Although the city has only one store that regularly sells puppies and about half a dozen that sell any animals or birds, Gerrie said, “large pet stores were considering moving into the city that do sell puppies.” A ban on puppy sales, he thought, was “preemptive” and “doable.”
But at the April animal commission meeting, the discussion turned to other animals that are euthanized, Gerrie said, “and that’s when we started thinking about what we call the smalls — hamsters, rats, guinea pigs, chinchillas, mice, five little furry things sold in pet stores.”
The matter came up again in May and June when bird activist Elizabeth Young begged commission members to add her feathered friends to the list of protected species.

“Birds are extremely intelligent and emotional,” Young, a volunteer with Mickaboo Companion Bird Rescue, told the panel. “All kept birds, no matter what kind, suffer horribly when not taken care of well.”
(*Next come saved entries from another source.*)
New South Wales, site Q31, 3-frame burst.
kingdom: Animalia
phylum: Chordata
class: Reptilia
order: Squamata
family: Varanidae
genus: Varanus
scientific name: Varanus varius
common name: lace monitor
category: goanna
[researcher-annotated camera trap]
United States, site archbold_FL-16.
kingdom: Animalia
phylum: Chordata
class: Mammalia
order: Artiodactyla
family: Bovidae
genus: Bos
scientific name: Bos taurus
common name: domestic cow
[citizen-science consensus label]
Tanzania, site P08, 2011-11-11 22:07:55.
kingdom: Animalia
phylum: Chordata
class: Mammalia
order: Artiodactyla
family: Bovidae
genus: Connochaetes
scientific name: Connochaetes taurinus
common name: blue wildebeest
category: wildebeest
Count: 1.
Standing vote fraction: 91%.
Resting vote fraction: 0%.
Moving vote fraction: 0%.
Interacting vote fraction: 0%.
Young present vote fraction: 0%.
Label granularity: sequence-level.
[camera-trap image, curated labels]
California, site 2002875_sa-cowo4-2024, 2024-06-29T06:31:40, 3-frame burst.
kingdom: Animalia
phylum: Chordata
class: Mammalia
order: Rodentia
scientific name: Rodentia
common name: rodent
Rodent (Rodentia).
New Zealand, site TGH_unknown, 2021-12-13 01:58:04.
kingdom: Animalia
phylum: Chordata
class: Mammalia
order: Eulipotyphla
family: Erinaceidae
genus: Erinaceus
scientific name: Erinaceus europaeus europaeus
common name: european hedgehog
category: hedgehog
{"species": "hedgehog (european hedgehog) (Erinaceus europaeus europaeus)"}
In July, a couple dozen heated speakers from both sides piped up during the meeting, which stretched to four hours, “but it felt like five,” Gerrie said.

Rick French, owner of the Animal Company in the swank Noe Valley neighborhood, said that during the meeting he rattled off a list of obscure San Francisco laws he’d found on the Internet. It’s illegal here “to wipe your windshield with dirty underwear…you can add to those, pet stores without pets.”

“It didn’t go over too well,” said French, who sells pet supplies and birds and is a cofounder of Protect Our Precious Animals.

The actual proposal has yet to be written, Gerrie said, and he’s a little cagey about just how far he plans to push the prohibition.

But this is his thinking so far: Cats and dogs would be out because of puppy mills and kitten factories. Birds would be out because of “their sensitivity and inappropriateness as pets; they are wild animals.” Hamsters, mice, rats, chinchillas and guinea pigs would be out because of high euthanasia rates. Sales of bunnies and chicks were axed in San Francisco more than 30 years ago; you can thank Easter excesses and pint-sized attention spans for that.

That would pretty much leave the least cuddly creatures on pet store shelves — reptiles, amphibians, fish. The bottom line: If you want anything furry or feathered, go to a shelter or rescue group and adopt.

Wayne Pacelle, president of the Humane Society of the United States, said he is “not aware” of any other jurisdiction considering such a widespread ban. And he’s not sold on the San Francisco effort.

“I think the best thing would be to start with [banning] the sale of dogs and cats from these pet stores,” he said. With a broader ban, “I think you attract a set of additional opponents that sink an otherwise achievable goal.”

French, the longtime retailer, says he does not believe that banning animal sales would keep abandoned creatures out of harm’s way. What he does know is that it would imperil his business.

“If I don’t have a bird to sell,” said French, “I don’t sell a cage. I don’t sell bird toys. I don’t sell seed. But it’s about freedom of choice. If someone wants a bird, they’ll go to Berkeley. This will solve none of the problems the commission sees.”